Jamie never let his gaze stray away. “Why would you ever be allowed to see one of my hallucinations?”
“Because…they want me to?”
“—Because the emotion of this place is love.” he said bluntly.
“You—I—”
“I didn’t ask for you to see this. I— was never going to tell you because I knew it would ruin us—”
“You love me?” the intensity of her soft tone made him pause in his tracks. The boy was beginning to walk away in lost hope. He could practically feel the color of the leafs changing into a gray despair, until he heard the sound of her voice. It wasn’t as though she were asking in a disgusted way. She spoke in a way that hoped his answer would be—
“Of course.”
There was a space between them that Amela slowly filled, with ten steps. She stared into him, searching. “I…love you too, Jamie.”
She laid a gentle hand on his chest, just over his heart. He dipped his head down and she slowly rose on her feet. They were mere inches away from the one thing he’d longed for for so long. Just a kiss. He didn’t wish for anything more. Just a sign she truly loved him and wanted him as much he he wanted her.
But before their lips could meet, the forest melted away in a hurry.
Jamie sucked in a heap of air as Amela shook him awake. “Jamie! Thank the skies, you were passed out for so long!”
_It was all fake_…
“What?” he touched a hand to his damp hair. When he removed it there was blood on his palm.

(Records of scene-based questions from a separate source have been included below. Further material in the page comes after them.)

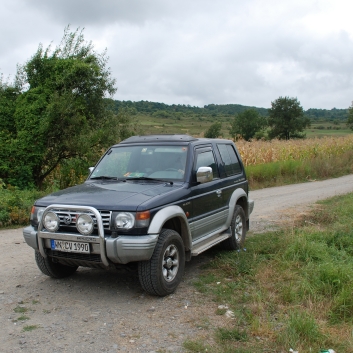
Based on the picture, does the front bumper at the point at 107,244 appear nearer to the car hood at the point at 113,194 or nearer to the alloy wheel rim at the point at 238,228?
the car hood at the point at 113,194

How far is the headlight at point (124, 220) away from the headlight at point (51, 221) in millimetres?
782

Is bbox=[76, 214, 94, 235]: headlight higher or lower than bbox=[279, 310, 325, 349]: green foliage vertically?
higher

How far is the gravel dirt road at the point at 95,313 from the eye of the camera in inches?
168

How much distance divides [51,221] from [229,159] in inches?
142

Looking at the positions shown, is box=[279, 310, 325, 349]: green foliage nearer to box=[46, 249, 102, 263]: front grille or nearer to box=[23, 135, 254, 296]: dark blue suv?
box=[23, 135, 254, 296]: dark blue suv

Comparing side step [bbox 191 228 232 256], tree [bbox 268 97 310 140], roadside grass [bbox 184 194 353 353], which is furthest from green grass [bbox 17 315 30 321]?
tree [bbox 268 97 310 140]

“I thought you were dead. Looks like one of your hallucinations just saved your damn life. I’ll answer questions along the way. We need to go!” Amela turned around just in times to stop an arrow from flying into her skull. “Get up Jamie!”
He rose and she grabbed his hand, pulling him along behind her as they maneuvered around the broken walls of an old mansion.
They jumped over a grand clock that had fallen on the floor. “You were standing under an unstable ceiling. The thing was about to collapse on top of you so I pulled you away, but not fast enough before part of the thing fell atop your big head.”
He would’ve laughed at that last part if he wasn’t still so shocked. Never had a hallucination ever created a _person_. He’d seen animals and rivers, animated clouds and shooting stars—villages that flickered with hues of orange, but never an actual, living human. Never Amela.
And he’d been healed by it? There was nothing on his forehead but the absence of a great wound—and the blood, of course, that was still warm on his face.
He wanted to ram his head into a wall over and over again just because of how stupid the whole thing was. He’d been healed by something that didn’t exist between them. How absurd is that? A delusion of Jamie’s, saved his life. And he could never tell Amela what he saw. If she knew, they really would never be the same. Because _this_ Amela, he knew for sure, did not love him. At least not in the way he wanted.
She pulled them out of a doorway. The sun blinded him and he had to shield his eyes. How long had they been in there for? He remembered they were retrieving a precious power item. Had they gotten it?
They ran clumsily down a hillside, half tripping on the way, before climbing onto the back of a great white horse. Amela held the reigns and road them away, while Jamie wrapped his arms gently around her waste.
“You might wanna hold on tighter unless you hope to fall and be cought by our perusers.”
He looked past the feeling of stickiness above his brow. “Where is it?”
She laughed victoriously. “Check the bag!” she called back.
Once he opened the satchel wrapped around Amela’s neck, a sense of relief overpowered any other feeling he was trying to avoid at the moment. Jamie let out a sigh.
_We did it_.
That’s all there was to think about. Nothing more.